§ **Given text**
My laptop data was recovered, thank God. The IT person tried for an hour and it wouldn't work, kept saying there were errors in the drive. Then I prayed with all my heart and it worked.

I will never go back to my husband, it's just not an option for me. I don't even hate him, I hope he moves on and I'd be happy for him to find someone else. We never should have got married and we got engaged when I was only 17.

He was a drunk, violent, verbally abusive and then refused to work for the last 4 years. He told me he wanted a divorce. I agreed, he then changed his mind. We talked about divorce regularly through the "marriage". This time I grew a backbone and ended it. I then entered into a relationship with a friend of 5 years. It was very unexpected but has turned out to be the best thing that ever happened to me. I know it's adultery according to Christian beliefs. I pray daily and ask Jesus into my heart but I've been agnostic since the beginning of trying to be Christian more than 10 years ago. My husband is Christian. I pray to God in Jesus' name and I do have faith even though my belief is certainly not solid, if that makes any sense.

§ **Records shown**

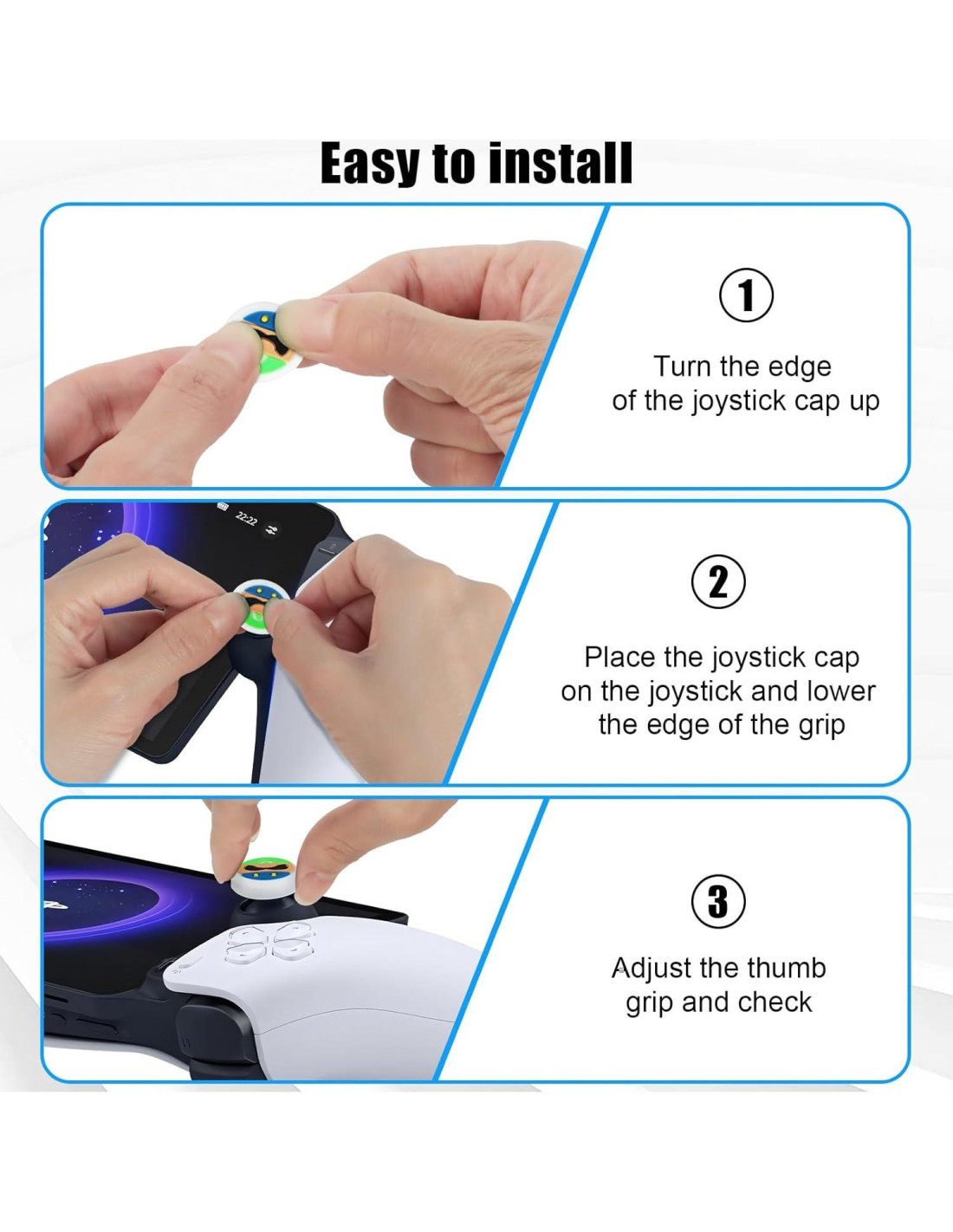 Easy to install

1

Turn the edge of the joystick cap up

22:22

2

Place the joystick cap on the joystick and lower the edge of the grip

3

Adjust the thumb grip and check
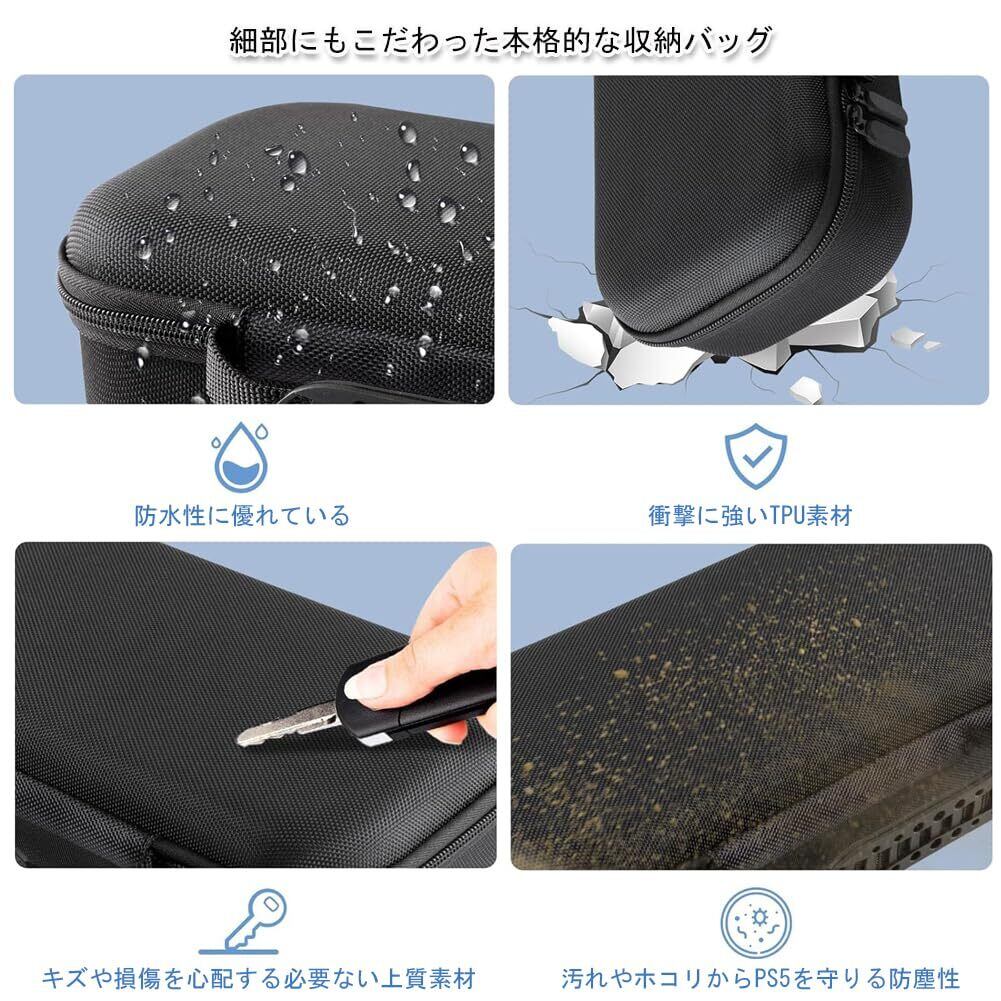 細部にもこだわった本格的な収納バッグ

防水性に優れている

衝撃に強いTPU素材

キズや損傷を心配する必要ない上質素材

汚れやホコリからPS5を守りる防塵性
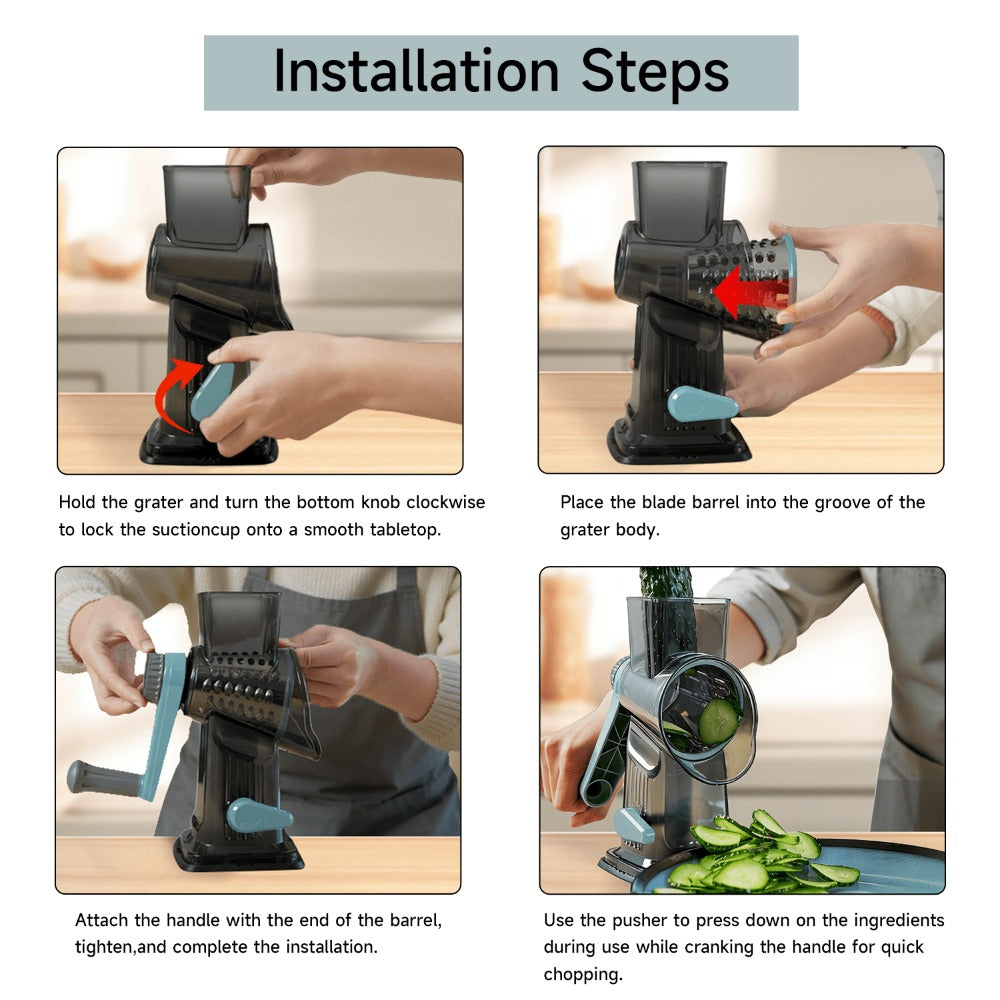 Installation Steps

Hold the grater and turn the bottom knob clockwise to lock the suctioncup onto a smooth tabletop.

Place the blade barrel into the groove of the grater body.

Attach the handle with the end of the barrel, tighten,and complete the installation.

Use the pusher to press down on the ingredients during use while cranking the handle for quick chopping.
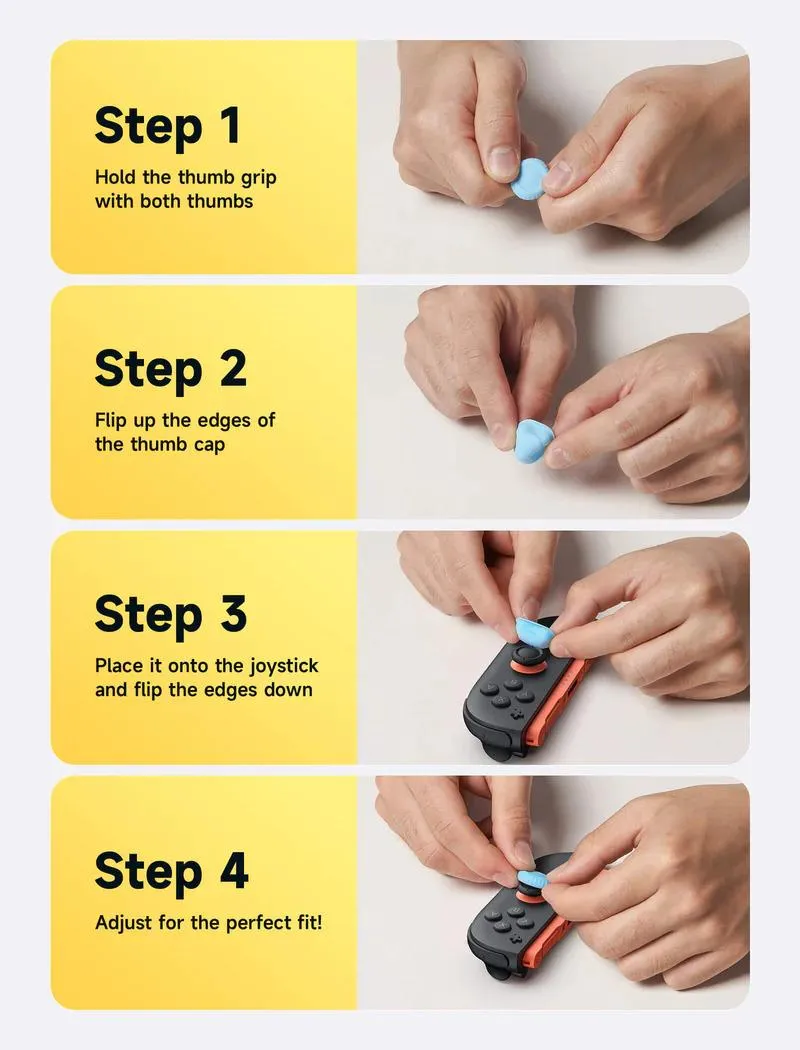 Step 1
Hold the thumb grip with both thumbs

Step 2
Flip up the edges of the thumb cap

Step 3
Place it onto the joystick and flip the edges down

Step 4
Adjust for the perfect fit!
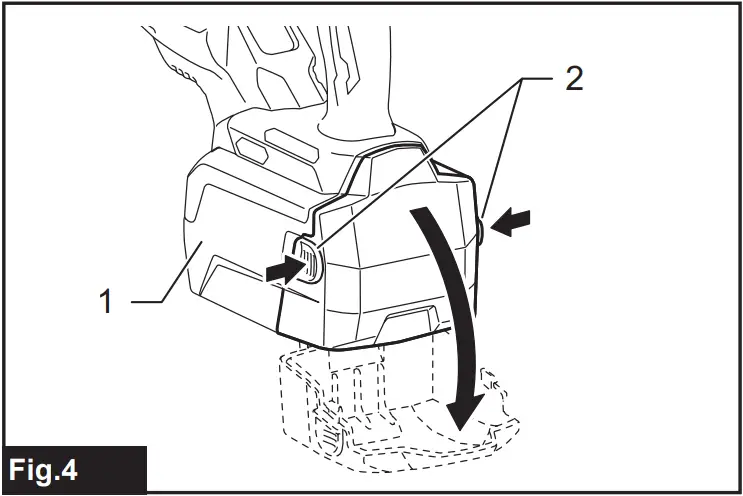 2
1
Fig.4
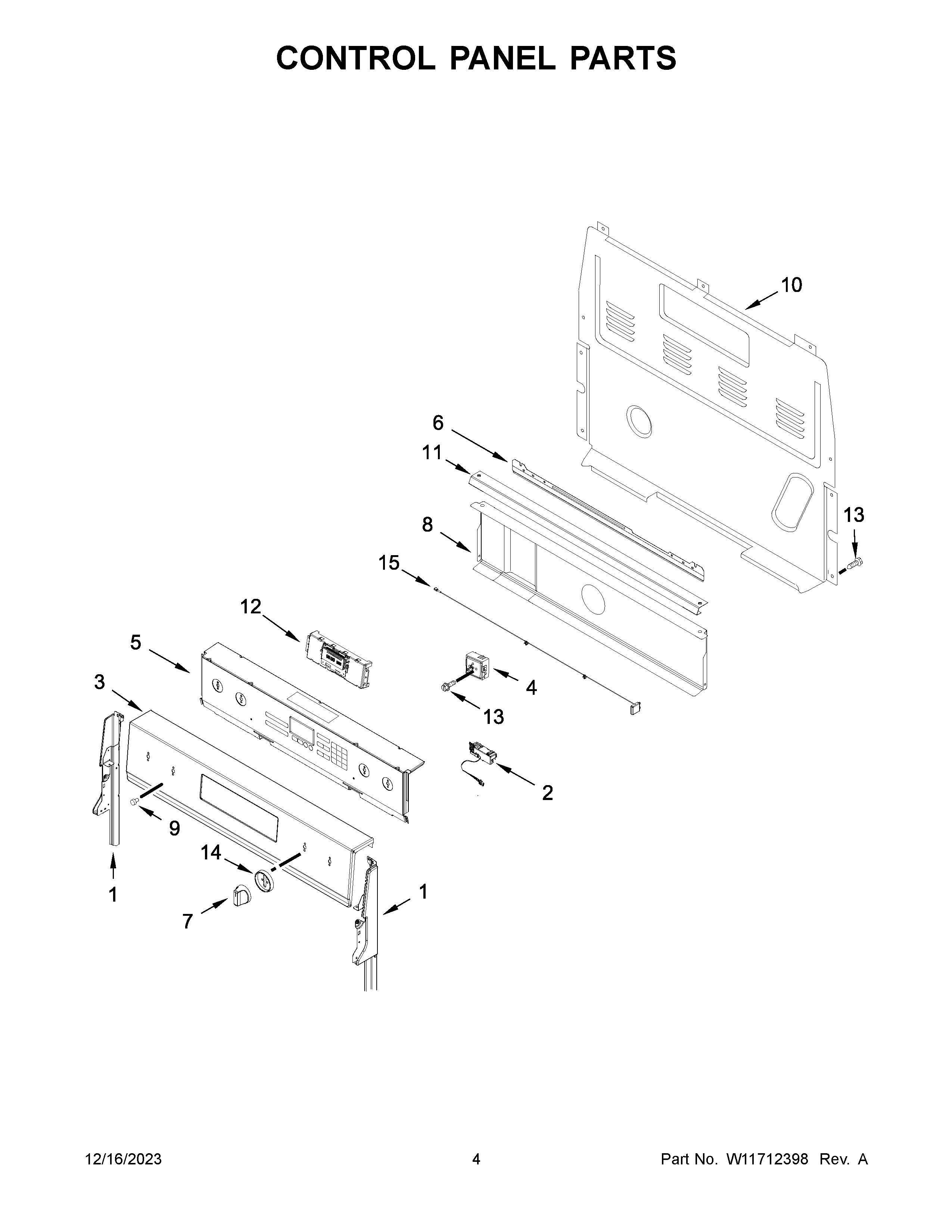 CONTROL PANEL PARTS

10

6

11

13

8

15

12

5

4

3

13

2

9

14

1

1

7

12/16/2023

4

Part No. W11712398 Rev. A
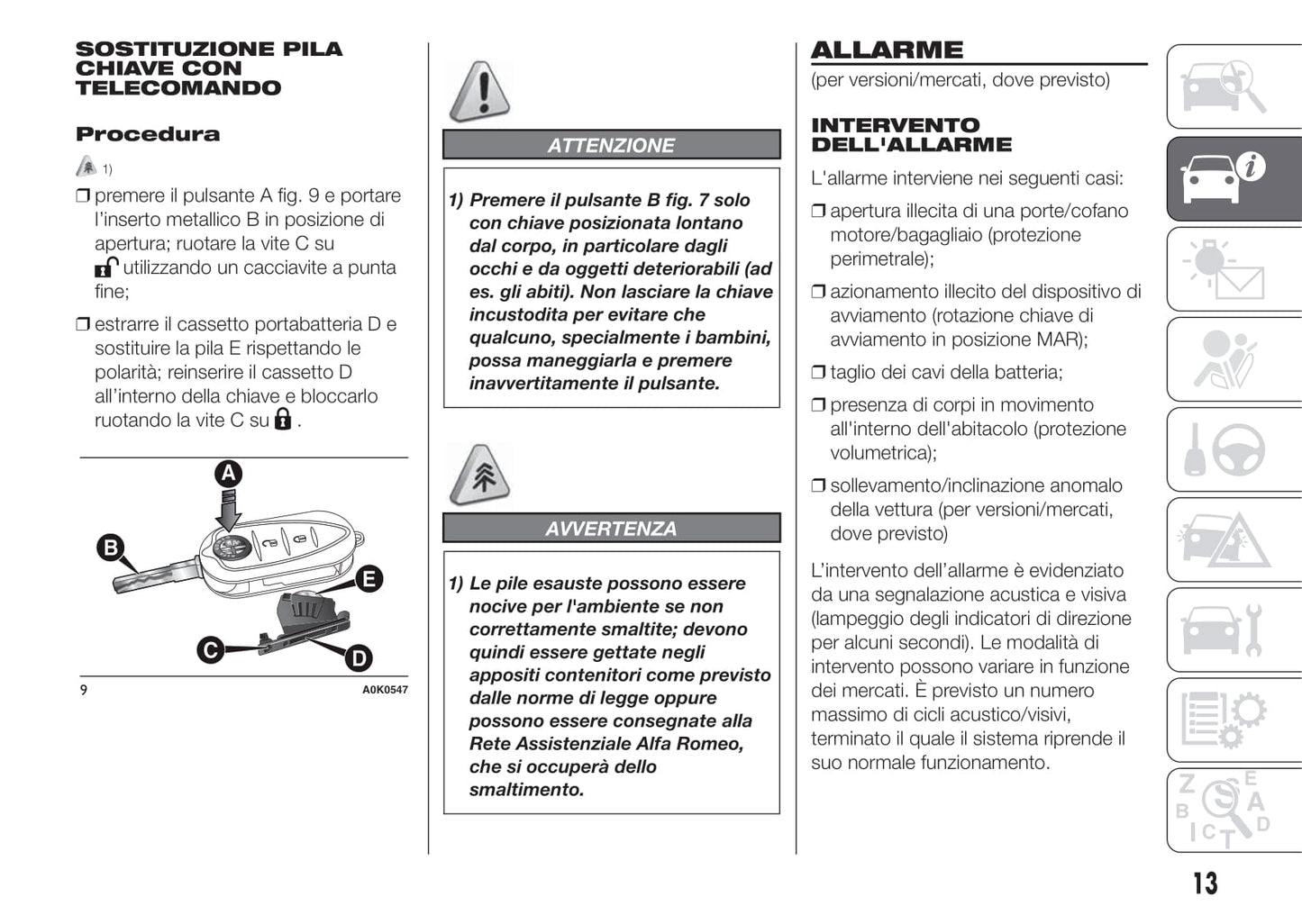 SOSTITUZIONE PILA CHIAVE CON TELECOMANDO

Procedura

1)

❒ premere il pulsante A fig. 9 e portare l'inserto metallico B in posizione di apertura; ruotare la vite C su utilizzando un cacciavite a punta fine;

❒ estrarre il cassetto portabatteria D e sostituire la pila E rispettando le polarità; reinserire il cassetto D all'interno della chiave e bloccarlo ruotando la vite C su .

A
B
E
C
D

9 A0K0547

ATTENZIONE

1) Premere il pulsante B fig. 7 solo con chiave posizionata lontano dal corpo, in particolare dagli occhi e da oggetti deteriorabili (ad es. gli abiti). Non lasciare la chiave incustodita per evitare che qualcuno, specialmente i bambini, possa maneggiarla e premere inavvertitamente il pulsante.

AVVERTENZA

1) Le pile esauste possono essere nocive per l'ambiente se non correttamente smaltite; devono quindi essere gettate negli appositi contenitori come previsto dalle norme di legge oppure possono essere consegnate alla Rete Assistenziale Alfa Romeo, che si occuperà dello smaltimento.

ALLARME

(per versioni/mercati, dove previsto)

INTERVENTO DELL'ALLARME

L'allarme interviene nei seguenti casi:

❒ apertura illecita di una porte/cofano motore/bagagliaio (protezione perimetrale);

❒ azionamento illecito del dispositivo di avviamento (rotazione chiave di avviamento in posizione MAR);

❒ taglio dei cavi della batteria;

❒ presenza di corpi in movimento all'interno dell'abitacolo (protezione volumetrica);

❒ sollevamento/inclinazione anomalo della vettura (per versioni/mercati, dove previsto)

L'intervento dell'allarme è evidenziato da una segnalazione acustica e visiva (lampeggio degli indicatori di direzione per alcuni secondi). Le modalità di intervento possono variare in funzione dei mercati. È previsto un numero massimo di cicli acustico/visivi, terminato il quale il sistema riprende il suo normale funzionamento.

13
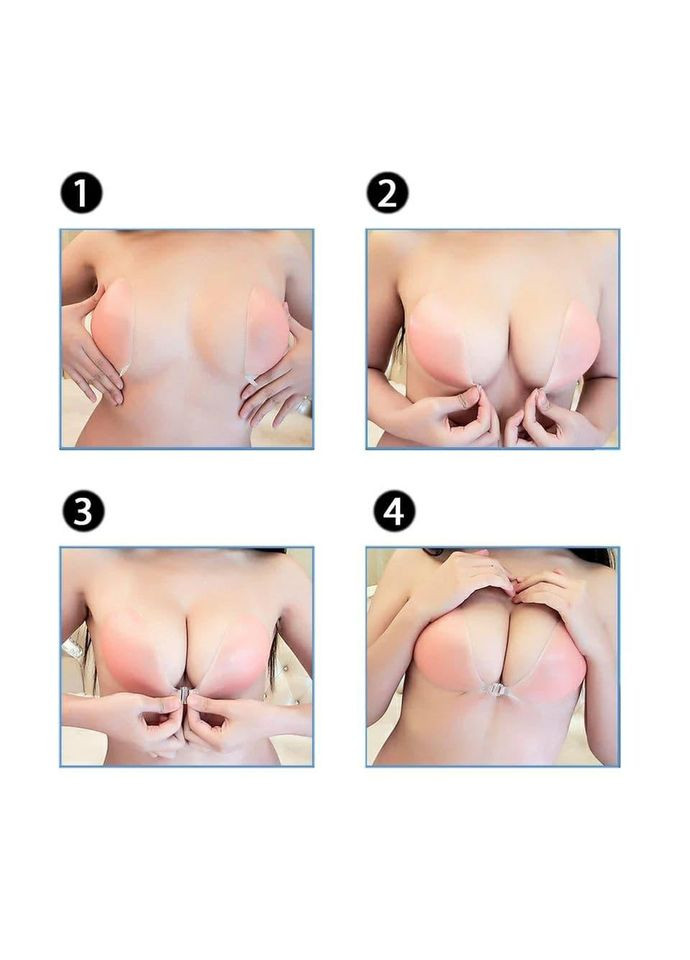 1

2

3

4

§ **Exercise objective**
Resume the personal account about leaving a marriage and wrestling with faith, starting right after its last sentence.

§ **Result of the exercise**
I know Christians will always say my new relationship is wrong as I am still legally married (husband moved out) but I have never felt married nor had any evidence of marriage other than a certificate. We had no home, he refused to work or have a house or have children and made my life miserable, he was psychologically and physically abusive.
I felt such an immense weight off me and a sense if strength I never had when I would not take him back after he said he wanted to divorce me. He's finally unable to ruin my life anymore. He threatened to kill me and my partner.
My partner is a genuinely good man and it's heartbreaking to have people just say our relationship is just sin and that I should be with my ex who threatened my life on many occasions. I can only hope and pray that that's not what Gods will is for me. My husband certainly used quotes from the bible to try and get me to stay with him but denied all verses that spoke about his responsibilities as a husband.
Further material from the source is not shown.